Osher Lifelong Learning Institute
Osher Lifelong Learning Institute (OLLI) at SDSU members and the general public will gain insight into the workings of KPBS when General Manager Tom Karlo discusses “The Changing Face and Landscape of Media” from 10:30 a.m.- 12:30 p.m. Friday, June 24 at the KPBS studio.
OLLI at SDSU offers university-quality courses in state-of-the-art classrooms with curious fellow learners age 50 and better.
Karlo will lead participants on a tour of the KPBS newsroom, answer questions, then have the audience listen to the live noon radio broadcast of “KPBS Roundtable.” The program goes on KPBS’ digital and social media platforms that afternoon before being broadcast on television at 8:30 p.m.
“I’ll be talking about change and how important it is,” Karlo said. “I’ll show what happened to companies that were powerful years ago and didn’t change, such as the four Bs: Blackberry, Blockbuster, Borders and Britannica (encyclopedia.) They’re not the powerhouse companies they used to be years ago.”
MAINTAINING HIGH RATINGS
KPBS has maintained its strong rankings over the years on both radio and television by constantly evolving, Karlo said. He did a complete analysis of the local market several years ago and discovered the following:
- Local radio news competition was going away, with stations concentrating more on opinionated talk shows.
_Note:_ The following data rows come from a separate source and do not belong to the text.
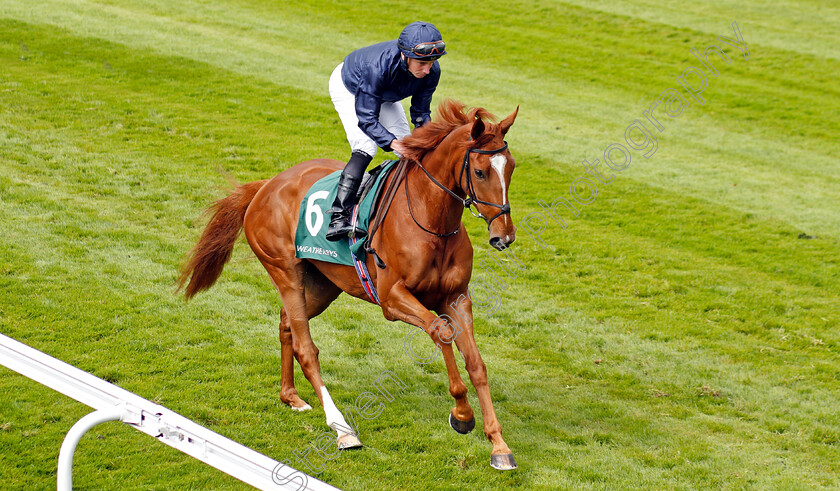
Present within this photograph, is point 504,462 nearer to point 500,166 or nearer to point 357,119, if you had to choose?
point 500,166

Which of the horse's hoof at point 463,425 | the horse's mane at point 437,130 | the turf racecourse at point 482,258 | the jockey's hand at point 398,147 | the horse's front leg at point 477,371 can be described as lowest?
the turf racecourse at point 482,258

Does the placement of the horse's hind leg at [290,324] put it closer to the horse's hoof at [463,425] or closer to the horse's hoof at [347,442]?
the horse's hoof at [347,442]

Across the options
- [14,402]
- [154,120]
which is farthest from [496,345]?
[154,120]

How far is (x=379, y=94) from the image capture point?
510cm

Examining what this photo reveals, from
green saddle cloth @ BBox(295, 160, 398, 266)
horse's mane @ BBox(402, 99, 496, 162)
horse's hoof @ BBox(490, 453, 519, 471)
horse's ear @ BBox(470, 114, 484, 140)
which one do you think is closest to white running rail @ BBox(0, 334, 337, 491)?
horse's hoof @ BBox(490, 453, 519, 471)

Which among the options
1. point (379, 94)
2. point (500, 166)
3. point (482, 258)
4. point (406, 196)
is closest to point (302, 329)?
point (406, 196)

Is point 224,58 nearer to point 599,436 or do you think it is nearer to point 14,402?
point 14,402

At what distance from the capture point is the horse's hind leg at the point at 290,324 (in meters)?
5.76

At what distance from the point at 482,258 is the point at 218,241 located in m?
3.55

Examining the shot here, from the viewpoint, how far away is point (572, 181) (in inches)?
448

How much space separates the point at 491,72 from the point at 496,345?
32.6 ft

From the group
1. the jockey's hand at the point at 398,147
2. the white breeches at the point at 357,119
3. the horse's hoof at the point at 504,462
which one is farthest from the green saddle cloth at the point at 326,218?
the horse's hoof at the point at 504,462

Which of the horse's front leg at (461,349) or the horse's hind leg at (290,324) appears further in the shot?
the horse's hind leg at (290,324)
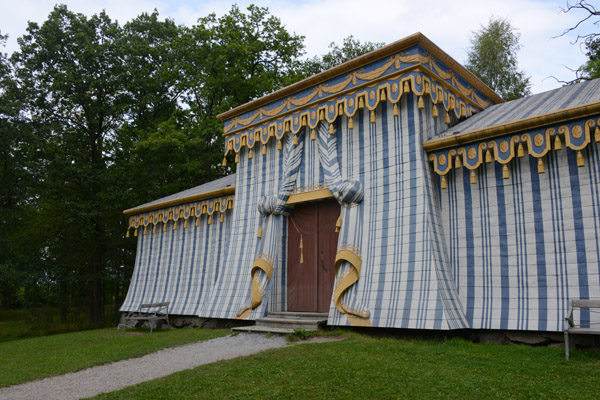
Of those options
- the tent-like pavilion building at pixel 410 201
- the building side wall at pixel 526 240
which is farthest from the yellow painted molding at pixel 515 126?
the building side wall at pixel 526 240

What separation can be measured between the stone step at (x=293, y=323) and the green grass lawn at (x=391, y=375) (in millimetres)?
1896

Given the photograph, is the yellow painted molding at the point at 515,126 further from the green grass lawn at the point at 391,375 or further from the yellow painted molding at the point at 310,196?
the green grass lawn at the point at 391,375

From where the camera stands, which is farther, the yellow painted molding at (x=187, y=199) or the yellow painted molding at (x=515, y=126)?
the yellow painted molding at (x=187, y=199)

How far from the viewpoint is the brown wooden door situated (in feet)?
33.5

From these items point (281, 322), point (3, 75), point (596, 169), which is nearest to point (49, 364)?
point (281, 322)

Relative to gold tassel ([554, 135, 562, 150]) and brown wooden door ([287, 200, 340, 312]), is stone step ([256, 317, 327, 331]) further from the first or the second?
gold tassel ([554, 135, 562, 150])

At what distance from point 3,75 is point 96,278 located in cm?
992

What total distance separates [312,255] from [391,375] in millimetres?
5152

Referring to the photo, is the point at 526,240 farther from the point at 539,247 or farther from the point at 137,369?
the point at 137,369

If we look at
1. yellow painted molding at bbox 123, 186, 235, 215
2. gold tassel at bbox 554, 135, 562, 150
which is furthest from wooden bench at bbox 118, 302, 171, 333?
gold tassel at bbox 554, 135, 562, 150


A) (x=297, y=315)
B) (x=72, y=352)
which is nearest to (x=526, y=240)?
(x=297, y=315)

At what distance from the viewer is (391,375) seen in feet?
18.1

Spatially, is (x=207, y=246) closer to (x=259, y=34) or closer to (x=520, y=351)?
(x=520, y=351)

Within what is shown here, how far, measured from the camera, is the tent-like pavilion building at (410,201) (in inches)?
293
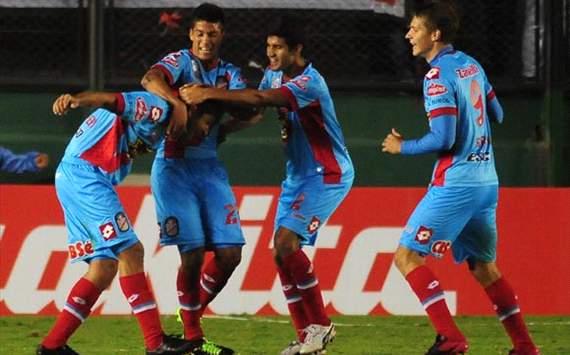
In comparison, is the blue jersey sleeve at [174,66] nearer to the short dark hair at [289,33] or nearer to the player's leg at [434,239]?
the short dark hair at [289,33]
- Television stations were competing for viewers with sensational news, using the “if it bleeds, it leads” concept.
- Newspapers were becoming thinner as they laid off a high percentage of employees.
- Social media and digital opportunities such as Roku and Apple TV were taking over.
“We decided to go after a more efficient way on all platforms,” Karlo said. “That’s why we decided to eliminate our radio, TV, and digital divisions and create one content-producing division that supplies news to all platforms. We completely turned upside-down the way we do business by specializing in programming that enriches the lives of people.”
A FOCUS ON NEWS
With a focus on hard news, as opposed to sensationalism, KPBS found its niche.
“We hit a home run,” Karlo said. “We’ve had our most successful seven or eight years during the country’s worst-ever recession when the media was losing its audience. I think we are one of the most trusted news sources in San Diego.”
In order to keep up with the times, KPBS needs to keep up with the ever-changing media landscape.
“We want to produce content that my mom can watch on TV, my wife can listen to on radio, and my kids and grandkids can see on social and digital platforms,” Karlo concluded.